Mallas rígidas, con o sin rompe-vistas
- Las vallas de metal caladas: Con una estética contemporánea, estas vallas suelen ser de acero o aluminio. Existen en muchos diseños, como motivos geométricos o florales, y su solidez es una gran ventaja. Eso sí, cuidado con el acero en la costa: elige un acero con tratamiento “inoxidable” o una pintura certificada QUALIMARINE ®, que resiste mejor las salpicaduras y la brisa marina.

Vallas de metal caladas
Nuestros consejos para una instalación resistente al viento
Una valla bien diseñada puede ser, lamentablemente, ineficaz si no se instala correctamente. Aquí tienes algunos consejos para maximizar su resistencia:
- Anclaje sólido de los postes : entiérralos a gran profundidad (al menos 30 a 50 cm según la altura de la valla) y fíjalos con hormigón para garantizar su estabilidad.

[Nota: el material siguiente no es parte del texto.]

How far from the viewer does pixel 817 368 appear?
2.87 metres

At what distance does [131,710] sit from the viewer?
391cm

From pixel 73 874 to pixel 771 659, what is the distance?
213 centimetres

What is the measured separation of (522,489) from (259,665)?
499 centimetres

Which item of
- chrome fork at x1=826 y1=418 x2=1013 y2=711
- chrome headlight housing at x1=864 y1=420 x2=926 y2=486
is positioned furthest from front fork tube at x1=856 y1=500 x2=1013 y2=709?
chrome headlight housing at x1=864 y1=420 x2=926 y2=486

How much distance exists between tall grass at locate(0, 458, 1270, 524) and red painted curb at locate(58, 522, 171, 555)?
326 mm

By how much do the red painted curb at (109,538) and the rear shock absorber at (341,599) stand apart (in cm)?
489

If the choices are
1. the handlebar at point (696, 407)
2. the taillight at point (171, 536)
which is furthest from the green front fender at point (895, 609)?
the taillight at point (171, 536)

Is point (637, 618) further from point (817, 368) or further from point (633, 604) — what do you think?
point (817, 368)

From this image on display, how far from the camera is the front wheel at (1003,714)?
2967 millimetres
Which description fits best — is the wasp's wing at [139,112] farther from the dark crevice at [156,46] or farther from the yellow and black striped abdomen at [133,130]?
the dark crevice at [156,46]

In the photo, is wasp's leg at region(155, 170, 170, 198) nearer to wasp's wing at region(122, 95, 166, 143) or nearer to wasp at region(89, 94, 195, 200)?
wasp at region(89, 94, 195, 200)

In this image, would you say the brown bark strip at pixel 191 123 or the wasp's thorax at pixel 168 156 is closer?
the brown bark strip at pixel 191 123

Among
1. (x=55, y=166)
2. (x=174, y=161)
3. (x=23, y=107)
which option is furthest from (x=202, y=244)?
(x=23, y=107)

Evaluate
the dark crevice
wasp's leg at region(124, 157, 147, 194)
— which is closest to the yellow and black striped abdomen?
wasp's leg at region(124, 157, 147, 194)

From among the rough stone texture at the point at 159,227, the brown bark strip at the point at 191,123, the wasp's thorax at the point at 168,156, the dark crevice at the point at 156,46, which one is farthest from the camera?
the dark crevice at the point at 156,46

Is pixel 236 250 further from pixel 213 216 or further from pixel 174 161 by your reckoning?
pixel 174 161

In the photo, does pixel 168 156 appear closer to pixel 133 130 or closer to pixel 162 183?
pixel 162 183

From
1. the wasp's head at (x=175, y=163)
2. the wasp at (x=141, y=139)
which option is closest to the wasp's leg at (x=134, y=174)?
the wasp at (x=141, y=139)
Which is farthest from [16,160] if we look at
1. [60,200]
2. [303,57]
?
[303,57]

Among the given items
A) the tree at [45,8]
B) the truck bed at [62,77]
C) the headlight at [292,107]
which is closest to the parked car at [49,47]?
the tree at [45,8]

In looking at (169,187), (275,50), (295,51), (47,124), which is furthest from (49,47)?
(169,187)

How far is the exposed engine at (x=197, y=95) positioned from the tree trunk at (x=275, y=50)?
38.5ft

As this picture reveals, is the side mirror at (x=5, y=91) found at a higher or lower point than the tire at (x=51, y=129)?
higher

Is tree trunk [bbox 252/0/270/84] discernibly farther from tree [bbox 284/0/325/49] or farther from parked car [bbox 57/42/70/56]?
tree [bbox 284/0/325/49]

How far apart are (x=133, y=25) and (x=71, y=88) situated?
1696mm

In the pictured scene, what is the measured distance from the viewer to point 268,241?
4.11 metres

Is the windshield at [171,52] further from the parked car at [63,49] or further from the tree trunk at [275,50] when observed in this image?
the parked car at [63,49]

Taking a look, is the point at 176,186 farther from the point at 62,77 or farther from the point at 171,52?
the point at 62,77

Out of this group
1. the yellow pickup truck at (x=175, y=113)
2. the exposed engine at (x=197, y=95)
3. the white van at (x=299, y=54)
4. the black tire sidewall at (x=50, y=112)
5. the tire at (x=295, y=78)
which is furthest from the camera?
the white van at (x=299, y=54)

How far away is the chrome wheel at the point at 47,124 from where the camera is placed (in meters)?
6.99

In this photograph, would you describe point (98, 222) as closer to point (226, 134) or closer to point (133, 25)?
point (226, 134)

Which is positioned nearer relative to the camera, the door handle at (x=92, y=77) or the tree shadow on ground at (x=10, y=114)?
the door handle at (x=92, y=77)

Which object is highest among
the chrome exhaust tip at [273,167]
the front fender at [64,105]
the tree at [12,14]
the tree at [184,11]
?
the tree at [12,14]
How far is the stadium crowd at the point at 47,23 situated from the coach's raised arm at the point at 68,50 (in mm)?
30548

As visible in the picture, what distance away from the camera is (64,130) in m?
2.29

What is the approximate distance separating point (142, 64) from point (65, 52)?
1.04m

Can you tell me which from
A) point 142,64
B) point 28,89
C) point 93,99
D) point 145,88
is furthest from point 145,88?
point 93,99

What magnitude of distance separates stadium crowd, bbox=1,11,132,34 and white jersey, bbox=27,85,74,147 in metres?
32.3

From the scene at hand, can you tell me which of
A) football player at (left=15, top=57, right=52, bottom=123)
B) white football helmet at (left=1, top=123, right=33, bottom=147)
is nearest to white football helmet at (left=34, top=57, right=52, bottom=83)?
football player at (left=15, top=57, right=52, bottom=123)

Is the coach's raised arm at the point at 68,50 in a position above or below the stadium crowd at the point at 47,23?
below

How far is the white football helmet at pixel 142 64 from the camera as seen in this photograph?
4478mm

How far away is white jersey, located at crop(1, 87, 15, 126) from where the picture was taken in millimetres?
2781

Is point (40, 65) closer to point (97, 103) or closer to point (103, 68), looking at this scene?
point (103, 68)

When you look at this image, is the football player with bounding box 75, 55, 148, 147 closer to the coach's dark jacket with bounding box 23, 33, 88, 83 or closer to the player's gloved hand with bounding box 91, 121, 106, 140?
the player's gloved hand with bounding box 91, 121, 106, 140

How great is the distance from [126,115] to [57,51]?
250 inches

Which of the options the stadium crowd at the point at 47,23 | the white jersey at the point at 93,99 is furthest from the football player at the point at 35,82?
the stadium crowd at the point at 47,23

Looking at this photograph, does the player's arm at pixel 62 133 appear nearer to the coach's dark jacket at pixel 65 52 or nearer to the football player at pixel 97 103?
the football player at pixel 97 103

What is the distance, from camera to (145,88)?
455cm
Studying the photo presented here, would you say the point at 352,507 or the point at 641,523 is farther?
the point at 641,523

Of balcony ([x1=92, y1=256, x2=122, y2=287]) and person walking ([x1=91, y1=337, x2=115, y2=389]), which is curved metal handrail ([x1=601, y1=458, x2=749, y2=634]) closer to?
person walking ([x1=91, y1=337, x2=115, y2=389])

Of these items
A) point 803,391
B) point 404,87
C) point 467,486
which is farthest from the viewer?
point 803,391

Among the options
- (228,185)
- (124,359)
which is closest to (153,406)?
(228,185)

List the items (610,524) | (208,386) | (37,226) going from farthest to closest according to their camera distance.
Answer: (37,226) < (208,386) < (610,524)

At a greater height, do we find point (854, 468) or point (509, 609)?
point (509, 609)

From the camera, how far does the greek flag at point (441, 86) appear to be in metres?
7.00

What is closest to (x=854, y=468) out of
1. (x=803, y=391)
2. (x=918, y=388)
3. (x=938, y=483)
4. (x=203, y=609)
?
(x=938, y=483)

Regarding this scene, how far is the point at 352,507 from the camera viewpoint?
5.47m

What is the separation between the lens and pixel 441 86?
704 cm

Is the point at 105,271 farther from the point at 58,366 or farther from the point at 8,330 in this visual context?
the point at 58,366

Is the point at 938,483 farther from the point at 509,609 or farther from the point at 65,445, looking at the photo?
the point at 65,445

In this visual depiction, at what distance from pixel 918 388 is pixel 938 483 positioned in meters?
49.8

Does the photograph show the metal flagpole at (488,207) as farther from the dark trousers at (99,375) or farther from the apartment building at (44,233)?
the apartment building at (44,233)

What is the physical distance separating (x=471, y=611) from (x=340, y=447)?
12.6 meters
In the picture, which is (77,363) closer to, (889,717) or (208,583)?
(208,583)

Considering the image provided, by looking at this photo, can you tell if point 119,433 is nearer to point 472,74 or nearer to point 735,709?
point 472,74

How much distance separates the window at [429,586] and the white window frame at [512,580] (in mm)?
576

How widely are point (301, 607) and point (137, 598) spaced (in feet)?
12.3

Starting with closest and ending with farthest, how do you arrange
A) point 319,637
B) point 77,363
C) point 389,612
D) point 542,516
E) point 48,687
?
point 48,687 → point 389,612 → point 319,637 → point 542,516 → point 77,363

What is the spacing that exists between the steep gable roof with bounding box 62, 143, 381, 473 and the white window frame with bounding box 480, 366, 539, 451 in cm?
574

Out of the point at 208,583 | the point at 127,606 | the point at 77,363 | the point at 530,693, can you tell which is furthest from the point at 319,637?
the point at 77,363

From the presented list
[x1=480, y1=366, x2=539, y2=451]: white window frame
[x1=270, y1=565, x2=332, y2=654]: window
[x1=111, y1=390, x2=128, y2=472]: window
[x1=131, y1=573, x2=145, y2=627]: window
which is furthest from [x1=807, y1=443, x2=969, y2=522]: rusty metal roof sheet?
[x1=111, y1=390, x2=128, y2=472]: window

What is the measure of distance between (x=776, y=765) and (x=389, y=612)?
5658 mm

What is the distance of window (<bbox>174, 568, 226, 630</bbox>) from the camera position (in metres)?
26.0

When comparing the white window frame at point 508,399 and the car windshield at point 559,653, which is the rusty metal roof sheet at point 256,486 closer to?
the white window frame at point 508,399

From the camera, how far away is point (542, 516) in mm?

- Separación adecuada entre postes : en comparación con una valla clásica, reduce la distancia entre los postes (por ejemplo, sepáralos a 1,50 metros en lugar de los 2 metros recomendados) para evitar que la valla se combe bajo la presión del viento.
- Refuerzos adicionales : añade tirantes o soportes inclinados para reforzar la estructura, especialmente si la valla es alta. También puedes combinar una malla metálica con una seto de arbustos para reforzar la primera línea.